▶ _READING PASSAGE_:
--- START ---

About 43 nurses, who worked through the first and the second waves of the pandemic, have been laid off by the RML Hospital. File photo
| Photo Credit: PTI
When COVID-19 first hit Delhi in 2020, Josy Cherian, then 34, a nurse at the Central government-run Dr. Ram Manohar Lohia (RML) Hospital, was seven months pregnant and a whole lot scared. But she still worked through long hours of duty in PPE kits without food, water or loo breaks to keep up with the demand for patient care.
During the second wave of the pandemic, her husband, who was working at another hospital, tested positive for COVID-19 and passed away last April.
Two weeks ago, Ms. Cherian lost her job.
“Now that I’m out of a job, there is no other income. I have to take care of my children,” Ms. Cherian, a mother of two children, said.
She had applied for the Delhi government’s compensation for her husband’s death, but the government is yet to release any money.
Ms. Cherian is not alone in her misery.
With Delhi bracing for another possible surge in COVID-19 cases, 43 nurses, who worked through the first and the second waves of the pandemic, have been laid off by the RML Hospital. Most of these nurses had joined the hospital in 2009 and worked for 13 years. Almost all of them have crossed the upper age limit to apply at other hospitals too.
These nurses were terminated as the government hired regular ones after an exam conducted by AIIMS, Delhi.

--- END ---

▶ _APPLY WHAT YOU READ_:
a - Using the article on the RML Hospital nurses, explain in one to three sentences why the 43 nurses were terminated.
b - According to the article on the RML Hospital nurses, in what year had most of the laid-off nurses joined the hospital?
The listing is separate material, unrelated to the article on the RML Hospital nurses.

▶ _EXTRACTED MATERIAL_:
--- START ---

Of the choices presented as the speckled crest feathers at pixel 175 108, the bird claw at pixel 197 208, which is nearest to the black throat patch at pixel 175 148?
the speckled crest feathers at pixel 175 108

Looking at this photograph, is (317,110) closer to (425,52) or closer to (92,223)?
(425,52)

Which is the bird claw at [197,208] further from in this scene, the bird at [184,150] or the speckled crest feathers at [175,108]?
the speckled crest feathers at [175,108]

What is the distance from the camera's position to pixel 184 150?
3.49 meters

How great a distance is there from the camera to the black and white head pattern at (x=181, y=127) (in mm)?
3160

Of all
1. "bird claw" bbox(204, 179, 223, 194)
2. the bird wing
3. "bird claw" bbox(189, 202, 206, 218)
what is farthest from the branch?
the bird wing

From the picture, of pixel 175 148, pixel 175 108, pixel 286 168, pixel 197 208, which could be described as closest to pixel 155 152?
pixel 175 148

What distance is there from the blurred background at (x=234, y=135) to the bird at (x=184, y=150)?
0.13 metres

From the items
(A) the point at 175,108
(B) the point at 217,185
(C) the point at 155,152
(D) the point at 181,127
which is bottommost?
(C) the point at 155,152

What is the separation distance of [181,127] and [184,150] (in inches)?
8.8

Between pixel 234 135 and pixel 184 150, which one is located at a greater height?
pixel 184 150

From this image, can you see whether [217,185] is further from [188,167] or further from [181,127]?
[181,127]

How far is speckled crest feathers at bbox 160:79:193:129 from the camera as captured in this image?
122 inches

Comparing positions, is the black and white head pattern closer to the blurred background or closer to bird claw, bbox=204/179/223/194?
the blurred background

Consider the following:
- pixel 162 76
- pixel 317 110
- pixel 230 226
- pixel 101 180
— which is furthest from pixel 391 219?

--- END ---
--- START ---

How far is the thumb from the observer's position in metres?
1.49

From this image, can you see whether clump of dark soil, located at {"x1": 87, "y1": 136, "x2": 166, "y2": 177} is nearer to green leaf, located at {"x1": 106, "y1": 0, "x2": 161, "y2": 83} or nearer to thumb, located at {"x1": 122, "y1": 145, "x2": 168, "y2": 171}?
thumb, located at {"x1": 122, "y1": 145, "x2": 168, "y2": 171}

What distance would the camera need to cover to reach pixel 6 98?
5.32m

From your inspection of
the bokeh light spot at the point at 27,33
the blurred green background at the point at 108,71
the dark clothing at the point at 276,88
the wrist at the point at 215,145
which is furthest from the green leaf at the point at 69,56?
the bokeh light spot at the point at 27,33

--- END ---

▶ _ANSWERS TO EACH TASK_:
a - They were terminated because the government hired regular nurses after an exam conducted by AIIMS, Delhi.

b - 2009